Erdal Güven

Tarih: 07.06.2025 11:42

İnkar kalesi yıkılmaz

Facebook Twitter Linked-in

Şimdi bu adam ne saçmalıyor diyebilirsiniz ama inanın ben de CHP’nin çakma Goebbels’inin kurbanıyım. 

Özgür Özel’in adı, CHP’nin başına geçtiğinden bu yana “değişim”le birlikte anıldı. Oysa bugün karşımızda duran tablo, değişim değil, tam anlamıyla inkâr rejimi. İstanbul Büyükşehir Belediye Başkanı ve yakın kadrosunun tutuklandığı bu skandal karşısında Özel’in verdiği tepkiler yalnızca yetersiz değil; aynı zamanda tehlikeli.

“Bize kumpas kuruldu.”

“Bu arkadaşlar suç işlemiş olamaz.”

“Bir yanlışlık vardır.”

Peki, sormazlar mı: Nereden biliyorsun Sayın Özel? Mahkeme misin sen? Yoksa bu partinin içine dönük bir özeleştiri mekanizmasını çalıştırmaktan bu kadar mı acizsin?

İnkâr, siyasal liderliğin en sinsi düşmanıdır. Freud’un ve Klein’ın yazdıkları raflarda tozlanırken, Türkiye’deki muhalefet bu kavramların canlı örneklerini sergiliyor. Özgür Özel’in durumu da tam olarak bu: Gerçeği görmemek için her tür savunmayı devreye sokmak, partiyi steril bir hayal dünyasında yaşatmak. Kırılgan bir çocuk gibi davranmak, ama koca bir partiyi yönetmeye kalkışmak.

Tamam, anlıyorum çok basit bir gerçek “inkâr kalesi yıkılmaz” derler ama: İnkâr öyle basit bir şey değil; kolektif bilinçdışını zehirleyen bir salgın. Bugün çakma Goebbels nedeniyle CHP’nin yaşadığı şey de tam olarak bu: Liderin inkârı, seçmenin algısını felç ediyor. Gerçeği görenler “hain” yaftasını yiyor, parti içindeki klikler ise bu inkâr zemininde rahatça at oynatıyor.

Bir parti lideri düşünün: En yakınındaki belediye başkanı suçla anılıyor ama o hâlâ “arkasında duruyorum” diyerek meseleyi kişiselleştiriyor. Hukuku savunmuyor, dostlarını savunuyor. Sanki parti değil, bir arkadaşlık kulübü yönetiyor. Bu mudur kurumsallık?

Şimdi buradan soralım:

Kılıçdaroğlu döneminde her türlü pasifliğe veryansın eden “değişimciler”, bugün bu inkâr tablosunun neresindeler? Bu sessizlik, bu kabullenmişlik, bu “mış gibi” yapmalar neyin nesi?

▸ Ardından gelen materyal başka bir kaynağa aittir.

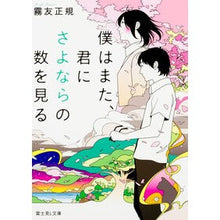 画像をギャラリービューアに読み込む, 僕はまた、君にさよならの数を見る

Özgür Özel, Türkiye siyasetinde bir kırılma yaratmak için geldi. Oysa bugün yaptığı şey, CHP’yi “gerçeklikten kaçış partisi”ne dönüştürmekten başka bir şey değil. Çünkü gerçekliği kabul etmek, yalnızca partiyi değil, kendi liderliğini de sorgulamayı gerektirir. Ve belli ki buna cesareti yok.

Gerçekle yüzleşmeyen bir lider, yalnızca bugünü değil, geleceği de çürütür. CHP’nin bugünkü durumu, işte tam da bu çürümenin semptomudur. Ne iddiası kaldı partinin, ne de vicdanı. Sadece bir grup yöneticinin, çıkar ilişkileri ve eski dostlukları uğruna sergilediği inkâr tiyatrosu.

Ve bu tiyatronun perdesi er ya da geç kapanacak. O zaman Özgür Özel’e de, onu destekleyenlere de bir tek soru kalacak:

Yargı kararlarını red ederek inkar politikalarınız nedeniyle arkanızda bıraktığınız bu Parti enkazını kim temizleyecek.